Document excerpt:
-- start --

Easter Rising 1916: Six days of armed struggle that changed Irish and British history
- Published
The years leading up to the rebellion against British rule in Ireland in April 1916 were marked by significant political, cultural and military developments in Ireland and throughout Europe.
The rebellion became known as the Easter Rising.
Home Rule came to dominate domestic British politics in the era from 1885 to the start of World War One.
Under Home Rule, Ireland would be given more say in how it was governed while continuing to remain part of the United Kingdom.
More than 100 years earlier, Ireland lost its parliament in Dublin and was governed directly from Westminster as a result of the Act of Union in 1800.
The threat of Home Rule led unionists in Ulster to establish the military organisation, the Ulster Volunteer Force, which in turn prompted the formation of the Irish Volunteers.
The emergence of these forces undermined British rule in Ireland.
However, the possibility of violence in Ulster was averted by the outbreak of World War One.
The main party in favour of Home Rule, the Irish Parliamentary Party, agreed that attempts to secure self-governance should be postponed for the duration of the war.
Many Irishmen joined the call to arms and fought in western Europe.
However, others were angered by what they regarded as the Irish Parliamentary Party's acquiescence to Westminster.
Three groups were behind the rising but the most important was the Irish Republican Brotherhood (IRB) which was formed in the mid-19th century.
Thomas Clarke and Seán Mac Diarmada were the key figures in the IRB.
The Irish Volunteers were a military group formed in 1913 and its members accounted for the largest number of men who were called out on Easter Monday.

-- end --

To do:
1) According to the Easter Rising article, which of the three groups behind the rising was the most important?
2) Pick up the Easter Rising article after its final sentence and continue it.
The listing after the Easter Rising article is not needed.

Listing:
-- start --

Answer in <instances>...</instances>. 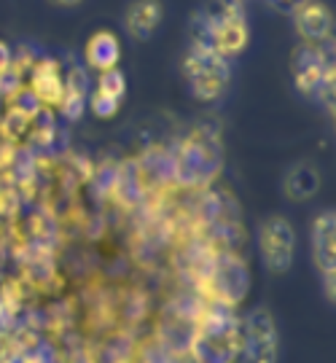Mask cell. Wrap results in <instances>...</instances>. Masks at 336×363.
I'll return each instance as SVG.
<instances>
[{"mask_svg": "<svg viewBox=\"0 0 336 363\" xmlns=\"http://www.w3.org/2000/svg\"><path fill=\"white\" fill-rule=\"evenodd\" d=\"M49 3H54V6H62V9H73V6L84 3V0H49Z\"/></svg>", "mask_w": 336, "mask_h": 363, "instance_id": "obj_17", "label": "cell"}, {"mask_svg": "<svg viewBox=\"0 0 336 363\" xmlns=\"http://www.w3.org/2000/svg\"><path fill=\"white\" fill-rule=\"evenodd\" d=\"M65 91V78L62 70L54 60H40L33 65L30 73V94L38 100L40 105H60Z\"/></svg>", "mask_w": 336, "mask_h": 363, "instance_id": "obj_9", "label": "cell"}, {"mask_svg": "<svg viewBox=\"0 0 336 363\" xmlns=\"http://www.w3.org/2000/svg\"><path fill=\"white\" fill-rule=\"evenodd\" d=\"M164 19L162 0H132L124 11V30L135 40H148Z\"/></svg>", "mask_w": 336, "mask_h": 363, "instance_id": "obj_7", "label": "cell"}, {"mask_svg": "<svg viewBox=\"0 0 336 363\" xmlns=\"http://www.w3.org/2000/svg\"><path fill=\"white\" fill-rule=\"evenodd\" d=\"M84 105H86V76L78 67H73L70 76L65 78V91L57 108L67 121H76L84 113Z\"/></svg>", "mask_w": 336, "mask_h": 363, "instance_id": "obj_11", "label": "cell"}, {"mask_svg": "<svg viewBox=\"0 0 336 363\" xmlns=\"http://www.w3.org/2000/svg\"><path fill=\"white\" fill-rule=\"evenodd\" d=\"M264 3H269L271 9H277V11L291 13L298 6V3H301V0H264Z\"/></svg>", "mask_w": 336, "mask_h": 363, "instance_id": "obj_16", "label": "cell"}, {"mask_svg": "<svg viewBox=\"0 0 336 363\" xmlns=\"http://www.w3.org/2000/svg\"><path fill=\"white\" fill-rule=\"evenodd\" d=\"M11 67H13V49L6 40H0V78L9 76Z\"/></svg>", "mask_w": 336, "mask_h": 363, "instance_id": "obj_15", "label": "cell"}, {"mask_svg": "<svg viewBox=\"0 0 336 363\" xmlns=\"http://www.w3.org/2000/svg\"><path fill=\"white\" fill-rule=\"evenodd\" d=\"M293 30L304 46H331L334 40V13L323 0H301L291 11Z\"/></svg>", "mask_w": 336, "mask_h": 363, "instance_id": "obj_5", "label": "cell"}, {"mask_svg": "<svg viewBox=\"0 0 336 363\" xmlns=\"http://www.w3.org/2000/svg\"><path fill=\"white\" fill-rule=\"evenodd\" d=\"M318 186H320V175L310 164H296L285 175V194L291 196V199H296V202L310 199L318 191Z\"/></svg>", "mask_w": 336, "mask_h": 363, "instance_id": "obj_12", "label": "cell"}, {"mask_svg": "<svg viewBox=\"0 0 336 363\" xmlns=\"http://www.w3.org/2000/svg\"><path fill=\"white\" fill-rule=\"evenodd\" d=\"M89 105H91V113L97 118H111L118 113V100H113V97H108V94H103V91H91L89 97Z\"/></svg>", "mask_w": 336, "mask_h": 363, "instance_id": "obj_14", "label": "cell"}, {"mask_svg": "<svg viewBox=\"0 0 336 363\" xmlns=\"http://www.w3.org/2000/svg\"><path fill=\"white\" fill-rule=\"evenodd\" d=\"M245 355L250 363H274L277 361V328L267 310H256L247 315L245 328Z\"/></svg>", "mask_w": 336, "mask_h": 363, "instance_id": "obj_6", "label": "cell"}, {"mask_svg": "<svg viewBox=\"0 0 336 363\" xmlns=\"http://www.w3.org/2000/svg\"><path fill=\"white\" fill-rule=\"evenodd\" d=\"M240 3H245V0H240Z\"/></svg>", "mask_w": 336, "mask_h": 363, "instance_id": "obj_18", "label": "cell"}, {"mask_svg": "<svg viewBox=\"0 0 336 363\" xmlns=\"http://www.w3.org/2000/svg\"><path fill=\"white\" fill-rule=\"evenodd\" d=\"M97 91H103V94H108V97H113V100L121 103V97H124V91H127V76H124L118 67L105 70V73H100V78H97Z\"/></svg>", "mask_w": 336, "mask_h": 363, "instance_id": "obj_13", "label": "cell"}, {"mask_svg": "<svg viewBox=\"0 0 336 363\" xmlns=\"http://www.w3.org/2000/svg\"><path fill=\"white\" fill-rule=\"evenodd\" d=\"M191 40L207 46L210 52L223 57L226 62L237 60L247 49V40H250L245 3H240V0H207L194 13Z\"/></svg>", "mask_w": 336, "mask_h": 363, "instance_id": "obj_1", "label": "cell"}, {"mask_svg": "<svg viewBox=\"0 0 336 363\" xmlns=\"http://www.w3.org/2000/svg\"><path fill=\"white\" fill-rule=\"evenodd\" d=\"M312 256L318 269H323L328 294H331V283H334V213L331 210H325L312 220Z\"/></svg>", "mask_w": 336, "mask_h": 363, "instance_id": "obj_8", "label": "cell"}, {"mask_svg": "<svg viewBox=\"0 0 336 363\" xmlns=\"http://www.w3.org/2000/svg\"><path fill=\"white\" fill-rule=\"evenodd\" d=\"M296 253V232L291 220L283 216H269L259 226V256L264 267L274 274H283L291 269Z\"/></svg>", "mask_w": 336, "mask_h": 363, "instance_id": "obj_4", "label": "cell"}, {"mask_svg": "<svg viewBox=\"0 0 336 363\" xmlns=\"http://www.w3.org/2000/svg\"><path fill=\"white\" fill-rule=\"evenodd\" d=\"M183 76H186V84L196 100L213 103L232 84V62H226L223 57L210 52L207 46L191 40L186 54H183Z\"/></svg>", "mask_w": 336, "mask_h": 363, "instance_id": "obj_2", "label": "cell"}, {"mask_svg": "<svg viewBox=\"0 0 336 363\" xmlns=\"http://www.w3.org/2000/svg\"><path fill=\"white\" fill-rule=\"evenodd\" d=\"M84 60L91 70L97 73H105V70H113L118 67V60H121V40H118L116 33L111 30H97L91 33V38L86 40L84 46Z\"/></svg>", "mask_w": 336, "mask_h": 363, "instance_id": "obj_10", "label": "cell"}, {"mask_svg": "<svg viewBox=\"0 0 336 363\" xmlns=\"http://www.w3.org/2000/svg\"><path fill=\"white\" fill-rule=\"evenodd\" d=\"M293 84L304 97L334 105V52L331 46H298L293 52Z\"/></svg>", "mask_w": 336, "mask_h": 363, "instance_id": "obj_3", "label": "cell"}]
</instances>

-- end --

Final results:
1) The Irish Republican Brotherhood (IRB)

2)
The Irish Citizen Army, a socialist militia, led by James Connolly also played an important role.
Over 200 women, most members of Cumann na mBan, the 'League of Women', also played a role in the rising.
The key group was a seven-man IRB military council, drawn from those three organisations, which planned the Easter Rising with complete secrecy.
The decision to rise was based on the traditional dictum that England's difficulty was Ireland's opportunity.
But it also reflected the military council's fear that Irish nationalism was in decline, a concern reinforced by popular Irish nationalist support for the aims of the Irish Parliamentary Party and the British war effort.
On 23 April, the council agreed to proceed with the rising the next day, Easter Monday.
The drafting of a proclamation declaring the establishment of a republic was one of the final steps taken by those who planned the rising.
It decided that the proclamation should be read to the public outside Dublin's General Post Office (GPO) by the president of the Provisional Government of the Irish Republic.
Despite Thomas Clarke's seniority, it was agreed that Pádraig Pearse should act as president.
Shortly after noon on Easter Monday, Pearse accompanied by an armed guard, stood on the steps of the GPO and read the proclamation, signalling the beginning of the Easter Rising.
Ireland's 'national right to freedom and sovereignty' was asserted.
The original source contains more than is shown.